> DIRECTIONS
Rewrite every one of the rows below, replacing "camera" with "lens" wherever it occurs and keeping everything else the same. Omit the pictures from your rewritten version.

> GIVEN RECORDS
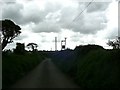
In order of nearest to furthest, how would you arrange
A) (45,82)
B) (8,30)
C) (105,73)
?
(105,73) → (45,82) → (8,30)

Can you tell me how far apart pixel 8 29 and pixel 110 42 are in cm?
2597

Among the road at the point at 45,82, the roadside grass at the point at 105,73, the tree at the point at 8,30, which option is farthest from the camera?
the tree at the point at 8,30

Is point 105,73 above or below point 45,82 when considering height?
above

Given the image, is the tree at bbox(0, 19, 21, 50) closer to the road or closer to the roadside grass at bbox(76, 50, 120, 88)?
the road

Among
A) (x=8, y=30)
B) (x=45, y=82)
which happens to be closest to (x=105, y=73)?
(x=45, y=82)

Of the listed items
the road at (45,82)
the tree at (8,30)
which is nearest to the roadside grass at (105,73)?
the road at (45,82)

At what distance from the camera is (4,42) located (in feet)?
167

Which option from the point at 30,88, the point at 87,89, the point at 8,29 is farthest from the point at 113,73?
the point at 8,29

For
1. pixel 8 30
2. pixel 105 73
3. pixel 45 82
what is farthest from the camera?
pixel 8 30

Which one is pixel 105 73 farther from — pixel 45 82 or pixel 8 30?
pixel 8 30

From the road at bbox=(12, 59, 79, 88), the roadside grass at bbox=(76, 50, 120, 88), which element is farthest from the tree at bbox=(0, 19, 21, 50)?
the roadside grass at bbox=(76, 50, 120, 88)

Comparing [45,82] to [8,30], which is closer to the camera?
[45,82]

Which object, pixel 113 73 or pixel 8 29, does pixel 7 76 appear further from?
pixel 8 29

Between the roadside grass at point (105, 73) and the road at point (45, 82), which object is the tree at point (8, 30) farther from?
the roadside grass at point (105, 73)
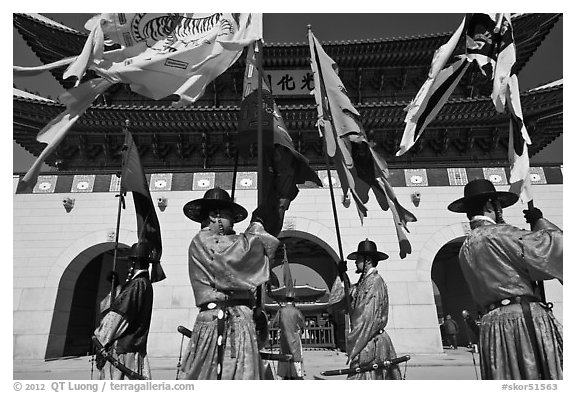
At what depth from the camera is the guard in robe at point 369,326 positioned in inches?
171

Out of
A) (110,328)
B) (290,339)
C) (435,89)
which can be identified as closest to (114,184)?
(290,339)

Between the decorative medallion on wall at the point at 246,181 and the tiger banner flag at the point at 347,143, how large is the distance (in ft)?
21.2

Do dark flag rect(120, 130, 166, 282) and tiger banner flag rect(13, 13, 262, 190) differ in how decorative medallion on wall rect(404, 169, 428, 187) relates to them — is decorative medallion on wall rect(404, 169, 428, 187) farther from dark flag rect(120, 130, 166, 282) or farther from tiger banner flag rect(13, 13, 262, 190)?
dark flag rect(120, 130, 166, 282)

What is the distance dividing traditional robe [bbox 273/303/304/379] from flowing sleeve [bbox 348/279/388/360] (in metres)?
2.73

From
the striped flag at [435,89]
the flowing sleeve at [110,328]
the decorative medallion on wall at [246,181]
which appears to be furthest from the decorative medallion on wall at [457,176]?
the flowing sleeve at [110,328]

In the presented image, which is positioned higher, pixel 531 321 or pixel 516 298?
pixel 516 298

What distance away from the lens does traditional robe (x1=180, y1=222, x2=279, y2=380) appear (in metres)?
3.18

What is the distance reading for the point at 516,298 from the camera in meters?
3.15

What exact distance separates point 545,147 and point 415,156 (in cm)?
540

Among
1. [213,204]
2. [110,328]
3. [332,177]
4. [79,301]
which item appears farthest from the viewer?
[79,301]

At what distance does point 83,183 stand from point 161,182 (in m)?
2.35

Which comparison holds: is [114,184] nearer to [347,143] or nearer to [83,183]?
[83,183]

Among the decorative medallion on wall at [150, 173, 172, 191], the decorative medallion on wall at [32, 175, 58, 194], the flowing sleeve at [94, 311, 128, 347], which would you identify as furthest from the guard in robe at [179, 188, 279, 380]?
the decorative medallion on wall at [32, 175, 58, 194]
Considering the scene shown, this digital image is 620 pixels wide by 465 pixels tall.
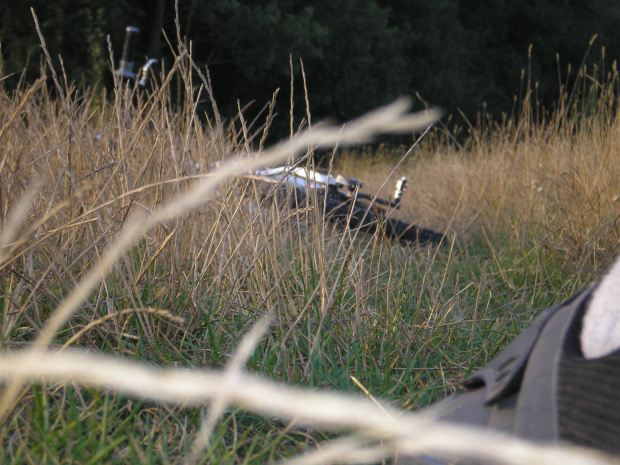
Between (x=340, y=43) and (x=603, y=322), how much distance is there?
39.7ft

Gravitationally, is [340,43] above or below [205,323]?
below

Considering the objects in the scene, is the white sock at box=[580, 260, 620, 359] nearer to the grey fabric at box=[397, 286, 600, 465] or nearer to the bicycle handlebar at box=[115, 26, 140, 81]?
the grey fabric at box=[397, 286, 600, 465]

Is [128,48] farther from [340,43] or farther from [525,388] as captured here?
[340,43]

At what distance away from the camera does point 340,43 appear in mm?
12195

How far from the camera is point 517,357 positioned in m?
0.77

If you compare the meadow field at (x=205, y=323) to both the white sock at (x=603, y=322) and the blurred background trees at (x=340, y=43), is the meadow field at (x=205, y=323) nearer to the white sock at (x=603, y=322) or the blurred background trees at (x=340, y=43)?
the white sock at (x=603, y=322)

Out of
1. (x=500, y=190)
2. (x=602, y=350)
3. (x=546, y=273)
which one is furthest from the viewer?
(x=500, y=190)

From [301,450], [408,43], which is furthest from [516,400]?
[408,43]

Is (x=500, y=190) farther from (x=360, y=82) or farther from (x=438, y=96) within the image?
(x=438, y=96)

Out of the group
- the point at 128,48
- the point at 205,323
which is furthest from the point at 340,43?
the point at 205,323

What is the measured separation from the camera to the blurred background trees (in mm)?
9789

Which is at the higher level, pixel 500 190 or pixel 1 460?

> SOLVED EXERCISE
In order of nearest to furthest, how would you arrange
A) (45,82)
B) (8,30)
C) (105,73)
?
(105,73) → (45,82) → (8,30)

Can you tell me how far apart pixel 8 29 and pixel 110 42 are in cm?
2597

Among the road at the point at 45,82, the roadside grass at the point at 105,73, the tree at the point at 8,30, which option is farthest from the lens?
the tree at the point at 8,30

Is point 105,73 above or below point 45,82 when considering height?
above

Given the image, is the tree at bbox(0, 19, 21, 50) closer to the road or closer to the roadside grass at bbox(76, 50, 120, 88)?
the road

Among
A) (x=8, y=30)
B) (x=45, y=82)
which happens to be closest to (x=105, y=73)?
(x=45, y=82)

Of the listed items
the road at (45,82)
the tree at (8,30)
which is nearest to the roadside grass at (105,73)?
the road at (45,82)

At what distance from the lens is (4,42) located (in feet)?
167

Which option from the point at 30,88, the point at 87,89, the point at 8,29 is farthest from the point at 113,73?
the point at 8,29

For
1. pixel 8 30
2. pixel 105 73
3. pixel 45 82
what is farthest from the lens?
pixel 8 30

Which one is pixel 105 73 farther from — pixel 45 82 or pixel 8 30?
pixel 8 30

From the road at bbox=(12, 59, 79, 88), the roadside grass at bbox=(76, 50, 120, 88), which element is farthest from the tree at bbox=(0, 19, 21, 50)?
the roadside grass at bbox=(76, 50, 120, 88)

Comparing [45,82] to [8,30], which is closer to the lens?
[45,82]

Which object, pixel 113 73 or pixel 8 29, does pixel 7 76 appear further from?
pixel 8 29

Between the roadside grass at point (105, 73) and the road at point (45, 82), which object is the tree at point (8, 30) farther from?
the roadside grass at point (105, 73)
At what depth from the lens is the guard in robe at point 369,326 positioned in inches?
171

Out of
A) (110,328)
B) (290,339)
C) (435,89)
which can be identified as closest to (114,184)?
(290,339)

Between the decorative medallion on wall at the point at 246,181 and the tiger banner flag at the point at 347,143, how large is the distance (in ft)?
21.2

Do dark flag rect(120, 130, 166, 282) and tiger banner flag rect(13, 13, 262, 190) differ in how decorative medallion on wall rect(404, 169, 428, 187) relates to them — is decorative medallion on wall rect(404, 169, 428, 187) farther from dark flag rect(120, 130, 166, 282) or farther from tiger banner flag rect(13, 13, 262, 190)?
dark flag rect(120, 130, 166, 282)

What is the distance dividing traditional robe [bbox 273/303/304/379] from flowing sleeve [bbox 348/279/388/360] (in metres)?
2.73

From
the striped flag at [435,89]
the flowing sleeve at [110,328]
the decorative medallion on wall at [246,181]
which appears to be furthest from the decorative medallion on wall at [457,176]?
the flowing sleeve at [110,328]

In the presented image, which is positioned higher, pixel 531 321 or pixel 516 298?
pixel 516 298

What distance away from the lens does traditional robe (x1=180, y1=222, x2=279, y2=380) appear (in metres)?
3.18

What is the distance reading for the point at 516,298 from the lens in meters?
3.15

What exact distance separates point 545,147 and point 415,156 (in cm)?
540

Among
1. [213,204]
2. [110,328]
3. [332,177]
4. [79,301]
which item appears farthest from the viewer?
[79,301]

At what distance does point 83,183 stand from point 161,182 (in m)?
2.35

Which comparison holds: is [114,184] nearer to [347,143] or nearer to [83,183]?
[83,183]

Among the decorative medallion on wall at [150, 173, 172, 191], the decorative medallion on wall at [32, 175, 58, 194], the flowing sleeve at [94, 311, 128, 347], which would you identify as furthest from the guard in robe at [179, 188, 279, 380]?
the decorative medallion on wall at [32, 175, 58, 194]
Considering the scene shown, this digital image is 620 pixels wide by 465 pixels tall.
Between (x=340, y=43) and (x=603, y=322), how much distance is there?
39.7ft

Gravitationally, is [340,43] above or below [205,323]?
below

Considering the objects in the scene, is the white sock at box=[580, 260, 620, 359] nearer to the grey fabric at box=[397, 286, 600, 465] or nearer to the bicycle handlebar at box=[115, 26, 140, 81]?
the grey fabric at box=[397, 286, 600, 465]

Is [128,48] farther from [340,43] or farther from [525,388] as captured here?
[340,43]

At what distance away from the lens does point 340,43 appear in mm?
12195

How far from the lens is point 517,357 positioned in m?
0.77

If you compare the meadow field at (x=205, y=323) to both the white sock at (x=603, y=322) and the blurred background trees at (x=340, y=43), is the meadow field at (x=205, y=323) nearer to the white sock at (x=603, y=322) or the blurred background trees at (x=340, y=43)?
the white sock at (x=603, y=322)

Out of
1. (x=500, y=190)
2. (x=602, y=350)
3. (x=546, y=273)
which one is furthest from the viewer?
(x=500, y=190)

From [301,450], [408,43], which is furthest from [516,400]?
[408,43]

Is (x=500, y=190) farther from (x=360, y=82) or farther from (x=438, y=96) within the image?
(x=438, y=96)

Out of the group
- the point at 128,48
- the point at 205,323
which is furthest from the point at 340,43?
the point at 205,323

What is the measured separation from the lens to the blurred background trees (in mm)?
9789

Which is at the higher level, pixel 500 190 or pixel 1 460?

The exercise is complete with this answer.